Bill McKibben, Climate Change: As Phytoplankton Dwindle, The Earth Suffers (<i>The New York Review of Books</i>)

Bill McKibben: Have We Already Destroyed The Oceans?

What may turn out to be the summer's most important news story (and just possibly the millennium's) didn't make the pages of the Times. A study in Nature has concluded that as oceans warmed, phytoplankton--the tiny organisms that form the crucial first level of the entire marine food chain--were disappearing. In fact, since you need a subscription to read the whole study, let me reprint the key portion of the abstract here:

In the oceans, ubiquitous microscopic phototrophs (phytoplankton) account for approximately half the production of organic matter on Earth.... We observe declines in eight out of ten ocean regions, and estimate a global rate of decline of ~1% of the global median per year.

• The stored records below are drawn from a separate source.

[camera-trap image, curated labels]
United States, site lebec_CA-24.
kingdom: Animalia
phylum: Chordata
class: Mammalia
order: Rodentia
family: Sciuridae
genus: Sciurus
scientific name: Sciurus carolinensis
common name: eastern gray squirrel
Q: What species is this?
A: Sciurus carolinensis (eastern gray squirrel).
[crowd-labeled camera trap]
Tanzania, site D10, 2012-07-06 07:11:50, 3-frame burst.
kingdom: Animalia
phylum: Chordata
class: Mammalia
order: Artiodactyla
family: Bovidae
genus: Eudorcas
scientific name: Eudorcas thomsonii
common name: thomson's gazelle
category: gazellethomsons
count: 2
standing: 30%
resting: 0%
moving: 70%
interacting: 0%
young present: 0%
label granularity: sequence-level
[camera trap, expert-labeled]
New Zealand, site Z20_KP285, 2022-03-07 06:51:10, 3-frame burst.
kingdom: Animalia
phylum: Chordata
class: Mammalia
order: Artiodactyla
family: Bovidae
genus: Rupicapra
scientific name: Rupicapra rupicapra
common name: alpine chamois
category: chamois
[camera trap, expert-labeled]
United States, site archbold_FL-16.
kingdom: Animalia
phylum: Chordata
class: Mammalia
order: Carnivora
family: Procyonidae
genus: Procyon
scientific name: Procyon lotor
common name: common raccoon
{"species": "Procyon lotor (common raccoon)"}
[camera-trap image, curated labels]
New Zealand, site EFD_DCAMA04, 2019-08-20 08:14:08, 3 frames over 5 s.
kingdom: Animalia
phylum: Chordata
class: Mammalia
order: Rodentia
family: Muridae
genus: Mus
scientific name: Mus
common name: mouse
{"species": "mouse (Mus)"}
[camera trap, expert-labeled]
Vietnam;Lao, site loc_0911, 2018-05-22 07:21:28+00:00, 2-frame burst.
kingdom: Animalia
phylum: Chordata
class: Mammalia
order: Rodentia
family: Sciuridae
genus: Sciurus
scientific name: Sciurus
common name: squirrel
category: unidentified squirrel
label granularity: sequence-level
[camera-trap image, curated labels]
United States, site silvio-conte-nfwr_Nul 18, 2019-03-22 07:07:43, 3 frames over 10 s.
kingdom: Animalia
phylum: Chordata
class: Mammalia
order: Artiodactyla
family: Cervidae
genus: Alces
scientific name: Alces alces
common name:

Since 1950, the study found, the oceans have lost 40 percent of their phytoplankton. As these organisms account for the production of half the earth's organic matter, this is not good. It's like finding out that there's half as much money in all the earth's banks as we thought there was. But of course it's worse than that. No one knows for sure what happens when the oceans are diminished like this--that's the point. We're in a new and dangerous place, without a clue.

In any event, this development came a week or so after the Senate once again decided to do about climate change what it has done for each of the last 20 years: nothing. I doubt very much whether the Nature study would have made much difference, because hardly anyone in the Senate was really thinking about a warming climate. Instead, they were debating an "energy bill," carefully framed in terms of "energy independence" or "energy security" or "green jobs."